Except that's outright and explicitly fucking wrong, smj. Trump lost the popular vote by millions. He was very much disliked by more people than clinton was. The primary reasons he's in office are the EC (I.e. voter placement, not numbers), however many tens of thousands of voters the GOP's bullshit has disenfranchised, and shit like, you know, foreign intervention. What happened damn sure didn't happen because trump was somehow the more liked of the two, because just about goddamn everything we know at this point says otherwise.

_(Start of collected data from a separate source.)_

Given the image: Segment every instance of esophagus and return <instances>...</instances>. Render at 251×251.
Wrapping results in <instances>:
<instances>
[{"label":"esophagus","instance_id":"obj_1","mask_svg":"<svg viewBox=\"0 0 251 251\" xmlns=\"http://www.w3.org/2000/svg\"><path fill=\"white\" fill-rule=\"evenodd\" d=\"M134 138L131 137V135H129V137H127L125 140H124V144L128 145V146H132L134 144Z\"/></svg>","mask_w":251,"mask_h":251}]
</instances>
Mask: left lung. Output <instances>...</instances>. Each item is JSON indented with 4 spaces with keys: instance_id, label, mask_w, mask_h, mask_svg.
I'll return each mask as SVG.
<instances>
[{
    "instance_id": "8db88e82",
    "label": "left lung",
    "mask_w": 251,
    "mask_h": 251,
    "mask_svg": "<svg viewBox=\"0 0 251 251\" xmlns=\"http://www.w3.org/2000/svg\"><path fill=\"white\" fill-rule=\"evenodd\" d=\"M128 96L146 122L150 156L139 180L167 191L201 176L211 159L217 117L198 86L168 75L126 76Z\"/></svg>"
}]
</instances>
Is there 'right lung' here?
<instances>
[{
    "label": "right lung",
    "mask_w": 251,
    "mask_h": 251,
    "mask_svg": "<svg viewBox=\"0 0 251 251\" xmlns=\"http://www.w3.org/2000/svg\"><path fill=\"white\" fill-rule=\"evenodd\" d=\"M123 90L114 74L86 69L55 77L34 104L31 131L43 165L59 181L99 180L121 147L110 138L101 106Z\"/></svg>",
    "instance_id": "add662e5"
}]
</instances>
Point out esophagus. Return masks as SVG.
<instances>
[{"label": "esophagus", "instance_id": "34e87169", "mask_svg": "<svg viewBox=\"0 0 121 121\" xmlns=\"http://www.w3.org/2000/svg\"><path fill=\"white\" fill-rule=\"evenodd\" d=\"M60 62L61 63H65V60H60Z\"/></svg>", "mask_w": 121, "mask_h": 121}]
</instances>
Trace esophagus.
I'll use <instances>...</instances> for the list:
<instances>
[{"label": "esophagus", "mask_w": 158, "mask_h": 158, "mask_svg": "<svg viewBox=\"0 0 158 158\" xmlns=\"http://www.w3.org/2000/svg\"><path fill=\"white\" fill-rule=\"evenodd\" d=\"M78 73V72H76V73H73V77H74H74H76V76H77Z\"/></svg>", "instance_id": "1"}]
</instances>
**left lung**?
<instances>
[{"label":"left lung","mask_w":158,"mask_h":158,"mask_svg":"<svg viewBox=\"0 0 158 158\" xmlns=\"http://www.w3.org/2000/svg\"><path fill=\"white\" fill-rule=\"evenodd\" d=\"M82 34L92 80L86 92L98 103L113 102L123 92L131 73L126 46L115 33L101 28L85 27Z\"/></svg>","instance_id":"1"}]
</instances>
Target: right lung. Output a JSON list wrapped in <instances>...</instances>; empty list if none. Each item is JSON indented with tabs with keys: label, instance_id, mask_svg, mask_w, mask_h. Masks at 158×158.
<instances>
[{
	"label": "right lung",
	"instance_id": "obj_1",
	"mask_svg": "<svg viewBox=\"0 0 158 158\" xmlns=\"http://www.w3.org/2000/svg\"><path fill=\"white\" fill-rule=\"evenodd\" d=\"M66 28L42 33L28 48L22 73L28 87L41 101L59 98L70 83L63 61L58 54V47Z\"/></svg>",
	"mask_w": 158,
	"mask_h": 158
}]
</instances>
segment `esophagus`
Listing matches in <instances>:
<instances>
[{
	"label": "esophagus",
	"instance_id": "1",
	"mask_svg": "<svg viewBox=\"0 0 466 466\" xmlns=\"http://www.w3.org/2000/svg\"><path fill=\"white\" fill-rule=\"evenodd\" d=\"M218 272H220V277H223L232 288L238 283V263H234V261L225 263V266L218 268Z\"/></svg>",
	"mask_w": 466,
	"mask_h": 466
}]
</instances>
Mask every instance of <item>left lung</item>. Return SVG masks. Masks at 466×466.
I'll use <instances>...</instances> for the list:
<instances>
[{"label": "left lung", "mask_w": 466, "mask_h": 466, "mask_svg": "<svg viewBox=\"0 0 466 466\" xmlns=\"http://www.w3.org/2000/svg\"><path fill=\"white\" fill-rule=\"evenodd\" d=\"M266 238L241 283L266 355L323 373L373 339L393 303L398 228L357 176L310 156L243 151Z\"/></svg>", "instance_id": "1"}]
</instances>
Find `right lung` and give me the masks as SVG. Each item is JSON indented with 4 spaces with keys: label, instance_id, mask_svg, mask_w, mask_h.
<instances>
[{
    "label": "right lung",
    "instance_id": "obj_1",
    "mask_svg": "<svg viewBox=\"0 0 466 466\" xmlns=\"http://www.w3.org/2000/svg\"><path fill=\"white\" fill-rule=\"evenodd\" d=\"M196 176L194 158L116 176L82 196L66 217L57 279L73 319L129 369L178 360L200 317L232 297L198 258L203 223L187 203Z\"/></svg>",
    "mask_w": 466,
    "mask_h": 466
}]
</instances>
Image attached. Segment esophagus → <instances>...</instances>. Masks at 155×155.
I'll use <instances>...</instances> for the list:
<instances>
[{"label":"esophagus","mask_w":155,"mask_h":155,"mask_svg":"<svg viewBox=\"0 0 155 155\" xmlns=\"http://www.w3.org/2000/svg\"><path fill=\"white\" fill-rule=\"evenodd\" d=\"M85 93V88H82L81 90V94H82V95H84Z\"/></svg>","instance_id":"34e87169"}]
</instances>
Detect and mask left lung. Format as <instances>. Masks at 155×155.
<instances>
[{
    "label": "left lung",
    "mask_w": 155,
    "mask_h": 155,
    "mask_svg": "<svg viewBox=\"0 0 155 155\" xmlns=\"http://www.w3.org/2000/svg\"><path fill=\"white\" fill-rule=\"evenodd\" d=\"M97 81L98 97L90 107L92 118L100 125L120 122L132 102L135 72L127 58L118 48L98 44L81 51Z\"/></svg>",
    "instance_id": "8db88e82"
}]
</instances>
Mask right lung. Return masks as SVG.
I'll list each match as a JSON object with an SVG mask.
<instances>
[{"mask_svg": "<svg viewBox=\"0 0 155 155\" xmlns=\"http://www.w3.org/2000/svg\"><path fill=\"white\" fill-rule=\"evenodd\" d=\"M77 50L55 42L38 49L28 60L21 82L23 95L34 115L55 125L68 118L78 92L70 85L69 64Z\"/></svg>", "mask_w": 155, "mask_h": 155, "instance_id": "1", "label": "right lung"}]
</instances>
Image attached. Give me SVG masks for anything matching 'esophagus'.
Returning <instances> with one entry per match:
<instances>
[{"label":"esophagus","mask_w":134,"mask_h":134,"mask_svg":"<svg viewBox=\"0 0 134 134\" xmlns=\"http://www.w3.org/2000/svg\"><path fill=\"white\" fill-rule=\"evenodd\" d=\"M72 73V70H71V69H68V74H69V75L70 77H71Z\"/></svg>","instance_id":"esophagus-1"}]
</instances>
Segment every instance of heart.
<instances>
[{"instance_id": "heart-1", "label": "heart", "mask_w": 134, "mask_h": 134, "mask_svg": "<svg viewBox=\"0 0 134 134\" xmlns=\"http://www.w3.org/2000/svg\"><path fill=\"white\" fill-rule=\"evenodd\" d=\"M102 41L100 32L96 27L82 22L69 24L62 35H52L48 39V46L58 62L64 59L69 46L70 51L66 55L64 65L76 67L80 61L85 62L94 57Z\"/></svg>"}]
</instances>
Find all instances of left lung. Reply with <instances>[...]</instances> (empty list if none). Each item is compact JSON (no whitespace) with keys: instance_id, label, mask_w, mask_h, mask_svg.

Clinton's also been fairly damn forthright about ways she and the democrat party fucked up. There actually has been reconciling from her front, regardless of how much certain segments of our population are set on ignoring or intentionally misinterpreting it.
There are a number of angles this can take, ranging from how EC votes are tabulated on a state by state basis, (EG, winner take all, vs fractional award by district count, vs fractional award by population, vs other), and then on a district level analysis of individual states (Gerrymandering for the win, et al) however, both sets of semantics that could be thrown at this are thrown a huge fucking curveball by the very anomalous results from the eastern seaboard states. Either the republicans are fucking brilliant at planning gerrymandered districts to engineer elections, in states that were controlled by democrat senators and governors, or there is something fishy about this line of argument.
This kind of argument is thus somewhere between 1 and 2, as SMJ stated. (Acceptance that the outcome happened, with denial about the circumstances and or, moving goal posts irrationally to maintain an internal narrative.)